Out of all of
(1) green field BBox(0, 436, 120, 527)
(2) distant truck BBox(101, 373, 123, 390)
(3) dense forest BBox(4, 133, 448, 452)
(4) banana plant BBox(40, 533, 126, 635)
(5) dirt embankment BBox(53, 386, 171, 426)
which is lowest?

◇ ◇ ◇ ◇ ◇

▶ **Aim of the task**:
Reproduce the records above, switching "dirt embankment" to "grassy slope" and leaving every other line and character untouched.

▶ **Response below**:
Out of all of
(1) green field BBox(0, 436, 120, 527)
(2) distant truck BBox(101, 373, 123, 390)
(3) dense forest BBox(4, 133, 448, 452)
(4) banana plant BBox(40, 533, 126, 635)
(5) grassy slope BBox(53, 386, 171, 426)
which is lowest?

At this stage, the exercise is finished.